** Start of Given entries **
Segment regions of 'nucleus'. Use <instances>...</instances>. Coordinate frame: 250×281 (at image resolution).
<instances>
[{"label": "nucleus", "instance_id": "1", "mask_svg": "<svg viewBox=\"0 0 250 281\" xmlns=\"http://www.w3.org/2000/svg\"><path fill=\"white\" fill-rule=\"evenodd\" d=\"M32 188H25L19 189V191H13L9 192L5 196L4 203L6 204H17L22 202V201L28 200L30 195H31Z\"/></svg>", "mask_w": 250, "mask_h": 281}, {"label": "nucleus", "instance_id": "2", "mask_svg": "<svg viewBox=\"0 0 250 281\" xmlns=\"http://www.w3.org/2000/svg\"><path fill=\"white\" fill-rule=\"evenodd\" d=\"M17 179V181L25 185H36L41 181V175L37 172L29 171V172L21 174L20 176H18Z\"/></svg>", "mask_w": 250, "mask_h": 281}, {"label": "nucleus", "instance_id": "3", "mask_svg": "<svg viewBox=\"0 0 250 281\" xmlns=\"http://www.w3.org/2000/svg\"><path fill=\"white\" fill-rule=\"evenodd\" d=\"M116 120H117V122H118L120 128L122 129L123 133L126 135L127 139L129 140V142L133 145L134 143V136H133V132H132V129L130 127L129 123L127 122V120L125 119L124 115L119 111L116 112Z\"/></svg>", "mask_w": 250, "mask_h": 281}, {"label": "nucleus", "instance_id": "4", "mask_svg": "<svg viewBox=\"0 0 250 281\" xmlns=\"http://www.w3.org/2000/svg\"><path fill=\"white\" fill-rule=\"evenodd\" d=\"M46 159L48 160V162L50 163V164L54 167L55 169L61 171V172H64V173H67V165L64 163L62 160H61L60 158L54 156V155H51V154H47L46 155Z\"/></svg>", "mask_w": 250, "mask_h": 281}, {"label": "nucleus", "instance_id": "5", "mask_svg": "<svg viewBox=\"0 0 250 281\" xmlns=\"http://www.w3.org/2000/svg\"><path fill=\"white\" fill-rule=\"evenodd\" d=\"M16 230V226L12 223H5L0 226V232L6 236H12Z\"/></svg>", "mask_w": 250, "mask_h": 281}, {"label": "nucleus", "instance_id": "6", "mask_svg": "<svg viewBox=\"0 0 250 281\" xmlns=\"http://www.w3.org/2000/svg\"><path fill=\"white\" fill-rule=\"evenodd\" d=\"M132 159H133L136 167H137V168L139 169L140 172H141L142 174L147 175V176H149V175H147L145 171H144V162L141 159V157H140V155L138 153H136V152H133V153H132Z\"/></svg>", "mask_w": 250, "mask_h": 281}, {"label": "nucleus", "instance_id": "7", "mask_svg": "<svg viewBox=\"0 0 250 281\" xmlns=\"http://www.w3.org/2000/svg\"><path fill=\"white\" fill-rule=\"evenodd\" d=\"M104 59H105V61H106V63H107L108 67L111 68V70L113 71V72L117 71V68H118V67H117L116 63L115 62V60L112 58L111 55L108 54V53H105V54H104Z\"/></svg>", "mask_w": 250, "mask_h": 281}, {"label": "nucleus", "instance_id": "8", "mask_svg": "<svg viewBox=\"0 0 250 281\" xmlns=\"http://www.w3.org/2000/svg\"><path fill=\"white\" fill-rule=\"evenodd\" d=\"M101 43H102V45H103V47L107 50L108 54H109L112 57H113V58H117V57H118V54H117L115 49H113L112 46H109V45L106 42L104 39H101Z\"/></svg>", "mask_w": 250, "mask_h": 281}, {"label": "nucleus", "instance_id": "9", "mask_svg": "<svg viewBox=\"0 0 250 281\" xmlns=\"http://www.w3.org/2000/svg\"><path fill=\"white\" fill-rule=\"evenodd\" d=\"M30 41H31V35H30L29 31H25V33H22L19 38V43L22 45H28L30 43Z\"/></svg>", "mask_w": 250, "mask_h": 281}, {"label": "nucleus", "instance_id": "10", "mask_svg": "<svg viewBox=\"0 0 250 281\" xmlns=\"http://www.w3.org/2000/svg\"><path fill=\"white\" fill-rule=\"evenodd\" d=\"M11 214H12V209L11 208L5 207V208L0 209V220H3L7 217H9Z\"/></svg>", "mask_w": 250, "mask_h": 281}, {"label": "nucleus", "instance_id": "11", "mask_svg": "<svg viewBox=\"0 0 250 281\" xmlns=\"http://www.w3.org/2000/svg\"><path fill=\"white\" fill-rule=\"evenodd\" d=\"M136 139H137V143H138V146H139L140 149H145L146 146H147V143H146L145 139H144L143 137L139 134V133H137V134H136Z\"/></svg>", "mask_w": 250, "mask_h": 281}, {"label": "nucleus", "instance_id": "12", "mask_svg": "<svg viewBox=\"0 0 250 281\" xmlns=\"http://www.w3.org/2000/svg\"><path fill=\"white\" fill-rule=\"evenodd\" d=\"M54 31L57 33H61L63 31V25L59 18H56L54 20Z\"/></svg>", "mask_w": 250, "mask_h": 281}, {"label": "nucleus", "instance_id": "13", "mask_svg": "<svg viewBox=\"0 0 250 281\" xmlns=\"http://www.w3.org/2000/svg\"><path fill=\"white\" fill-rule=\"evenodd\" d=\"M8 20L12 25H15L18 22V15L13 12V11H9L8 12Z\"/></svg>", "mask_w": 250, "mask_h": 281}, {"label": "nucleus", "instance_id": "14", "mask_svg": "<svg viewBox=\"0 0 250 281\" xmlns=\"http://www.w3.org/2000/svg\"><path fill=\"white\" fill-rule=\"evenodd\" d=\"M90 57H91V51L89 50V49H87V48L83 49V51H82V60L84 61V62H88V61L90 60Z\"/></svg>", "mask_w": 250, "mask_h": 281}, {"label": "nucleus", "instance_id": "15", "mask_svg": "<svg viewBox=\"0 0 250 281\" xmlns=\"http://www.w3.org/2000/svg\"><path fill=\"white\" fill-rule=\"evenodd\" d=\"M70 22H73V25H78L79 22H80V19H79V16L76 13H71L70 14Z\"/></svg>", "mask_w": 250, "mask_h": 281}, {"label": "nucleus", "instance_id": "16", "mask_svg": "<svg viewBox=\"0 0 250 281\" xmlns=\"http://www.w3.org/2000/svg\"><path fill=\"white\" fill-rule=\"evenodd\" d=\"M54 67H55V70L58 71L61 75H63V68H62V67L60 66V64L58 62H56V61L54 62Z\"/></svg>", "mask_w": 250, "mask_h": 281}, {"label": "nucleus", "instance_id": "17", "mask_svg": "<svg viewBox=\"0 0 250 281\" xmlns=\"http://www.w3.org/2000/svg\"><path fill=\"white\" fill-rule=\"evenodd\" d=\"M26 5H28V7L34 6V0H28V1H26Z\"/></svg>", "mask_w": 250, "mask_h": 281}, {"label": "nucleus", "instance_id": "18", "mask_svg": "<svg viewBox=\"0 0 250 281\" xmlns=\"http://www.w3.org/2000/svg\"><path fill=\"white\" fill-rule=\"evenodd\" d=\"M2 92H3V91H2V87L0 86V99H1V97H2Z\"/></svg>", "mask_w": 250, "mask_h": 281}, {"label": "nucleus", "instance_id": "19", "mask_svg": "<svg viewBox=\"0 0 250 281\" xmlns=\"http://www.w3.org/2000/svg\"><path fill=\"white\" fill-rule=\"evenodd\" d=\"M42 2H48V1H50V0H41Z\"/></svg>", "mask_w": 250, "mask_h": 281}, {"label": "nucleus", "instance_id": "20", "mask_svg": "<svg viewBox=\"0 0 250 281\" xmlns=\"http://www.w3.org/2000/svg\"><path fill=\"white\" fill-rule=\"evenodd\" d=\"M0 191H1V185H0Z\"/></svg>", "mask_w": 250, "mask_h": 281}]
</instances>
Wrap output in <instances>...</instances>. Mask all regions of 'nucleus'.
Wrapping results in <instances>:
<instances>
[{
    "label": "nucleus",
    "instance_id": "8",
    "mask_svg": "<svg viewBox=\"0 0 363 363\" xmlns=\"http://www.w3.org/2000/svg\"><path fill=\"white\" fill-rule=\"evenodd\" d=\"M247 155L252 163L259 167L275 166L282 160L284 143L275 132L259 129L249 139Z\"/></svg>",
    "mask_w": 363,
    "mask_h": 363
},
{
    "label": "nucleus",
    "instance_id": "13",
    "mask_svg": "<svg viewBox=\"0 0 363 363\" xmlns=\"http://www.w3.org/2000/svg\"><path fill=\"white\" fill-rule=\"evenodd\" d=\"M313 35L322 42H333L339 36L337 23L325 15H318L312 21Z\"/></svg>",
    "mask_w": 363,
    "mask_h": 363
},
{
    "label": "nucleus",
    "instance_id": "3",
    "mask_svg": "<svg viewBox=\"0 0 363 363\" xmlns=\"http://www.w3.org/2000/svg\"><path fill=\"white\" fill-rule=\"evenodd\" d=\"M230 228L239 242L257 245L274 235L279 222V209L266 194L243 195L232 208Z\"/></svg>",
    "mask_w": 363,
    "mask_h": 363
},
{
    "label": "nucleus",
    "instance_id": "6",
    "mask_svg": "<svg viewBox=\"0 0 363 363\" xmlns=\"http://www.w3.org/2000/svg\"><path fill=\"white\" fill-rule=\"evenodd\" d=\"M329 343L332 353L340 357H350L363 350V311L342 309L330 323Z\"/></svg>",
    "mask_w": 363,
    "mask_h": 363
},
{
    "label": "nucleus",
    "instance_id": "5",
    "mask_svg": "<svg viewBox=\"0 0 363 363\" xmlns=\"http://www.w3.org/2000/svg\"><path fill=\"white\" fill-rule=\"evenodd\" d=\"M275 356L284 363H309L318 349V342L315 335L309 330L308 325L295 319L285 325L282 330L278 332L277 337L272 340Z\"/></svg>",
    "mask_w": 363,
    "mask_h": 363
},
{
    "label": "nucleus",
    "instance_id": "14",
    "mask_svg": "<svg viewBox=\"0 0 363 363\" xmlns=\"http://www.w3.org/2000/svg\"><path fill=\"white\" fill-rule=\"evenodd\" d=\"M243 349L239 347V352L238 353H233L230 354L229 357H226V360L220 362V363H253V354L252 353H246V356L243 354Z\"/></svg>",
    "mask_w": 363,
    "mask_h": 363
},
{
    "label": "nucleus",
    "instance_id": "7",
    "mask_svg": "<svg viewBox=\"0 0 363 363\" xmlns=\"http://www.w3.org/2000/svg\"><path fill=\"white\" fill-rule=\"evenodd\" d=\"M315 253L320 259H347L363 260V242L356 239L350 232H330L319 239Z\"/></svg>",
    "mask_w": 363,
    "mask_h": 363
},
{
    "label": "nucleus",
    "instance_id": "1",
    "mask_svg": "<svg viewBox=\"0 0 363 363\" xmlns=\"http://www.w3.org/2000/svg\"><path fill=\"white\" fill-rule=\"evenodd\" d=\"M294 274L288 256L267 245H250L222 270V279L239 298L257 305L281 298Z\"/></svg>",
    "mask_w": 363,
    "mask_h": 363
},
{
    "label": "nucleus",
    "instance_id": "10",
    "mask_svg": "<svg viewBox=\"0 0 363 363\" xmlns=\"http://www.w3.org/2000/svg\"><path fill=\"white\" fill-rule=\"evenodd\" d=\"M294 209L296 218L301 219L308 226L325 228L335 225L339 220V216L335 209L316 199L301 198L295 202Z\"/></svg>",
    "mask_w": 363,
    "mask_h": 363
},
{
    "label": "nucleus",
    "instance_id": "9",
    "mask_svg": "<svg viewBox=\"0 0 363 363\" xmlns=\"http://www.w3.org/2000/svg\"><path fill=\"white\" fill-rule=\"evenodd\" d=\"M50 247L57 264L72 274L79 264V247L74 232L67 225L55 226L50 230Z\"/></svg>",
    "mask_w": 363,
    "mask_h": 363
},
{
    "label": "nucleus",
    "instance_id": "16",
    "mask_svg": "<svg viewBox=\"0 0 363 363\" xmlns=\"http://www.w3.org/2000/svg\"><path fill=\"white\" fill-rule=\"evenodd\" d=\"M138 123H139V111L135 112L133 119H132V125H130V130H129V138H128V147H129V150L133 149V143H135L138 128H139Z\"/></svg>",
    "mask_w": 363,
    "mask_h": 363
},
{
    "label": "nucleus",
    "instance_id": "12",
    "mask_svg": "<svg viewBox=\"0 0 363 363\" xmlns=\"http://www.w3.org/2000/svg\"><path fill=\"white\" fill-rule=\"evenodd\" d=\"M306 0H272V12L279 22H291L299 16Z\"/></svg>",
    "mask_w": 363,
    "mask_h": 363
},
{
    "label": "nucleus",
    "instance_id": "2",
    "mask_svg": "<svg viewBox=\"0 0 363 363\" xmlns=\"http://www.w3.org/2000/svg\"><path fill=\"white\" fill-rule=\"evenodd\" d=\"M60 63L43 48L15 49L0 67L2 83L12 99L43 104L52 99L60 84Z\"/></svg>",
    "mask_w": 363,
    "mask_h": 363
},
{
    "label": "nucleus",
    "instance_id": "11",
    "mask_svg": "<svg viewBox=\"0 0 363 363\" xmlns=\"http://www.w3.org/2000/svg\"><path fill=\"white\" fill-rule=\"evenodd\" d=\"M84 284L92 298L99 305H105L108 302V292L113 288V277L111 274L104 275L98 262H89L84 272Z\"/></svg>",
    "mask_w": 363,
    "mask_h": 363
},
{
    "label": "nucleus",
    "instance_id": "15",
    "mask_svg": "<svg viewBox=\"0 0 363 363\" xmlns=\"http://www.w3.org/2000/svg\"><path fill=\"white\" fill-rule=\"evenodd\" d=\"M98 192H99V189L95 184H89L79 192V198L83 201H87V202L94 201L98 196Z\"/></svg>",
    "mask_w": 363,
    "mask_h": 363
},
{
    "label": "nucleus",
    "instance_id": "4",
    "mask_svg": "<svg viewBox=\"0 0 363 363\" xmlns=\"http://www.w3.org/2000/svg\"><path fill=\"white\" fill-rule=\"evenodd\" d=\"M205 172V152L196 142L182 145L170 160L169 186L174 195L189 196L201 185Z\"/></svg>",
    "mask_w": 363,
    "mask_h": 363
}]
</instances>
** End of Given entries **
Collect every line of the records above that contains the word "regions". Case counts.

Answer to this problem
Segment regions of 'nucleus'. Use <instances>...</instances>. Coordinate frame: 250×281 (at image resolution).
Wrap output in <instances>...</instances>. Mask all regions of 'nucleus'.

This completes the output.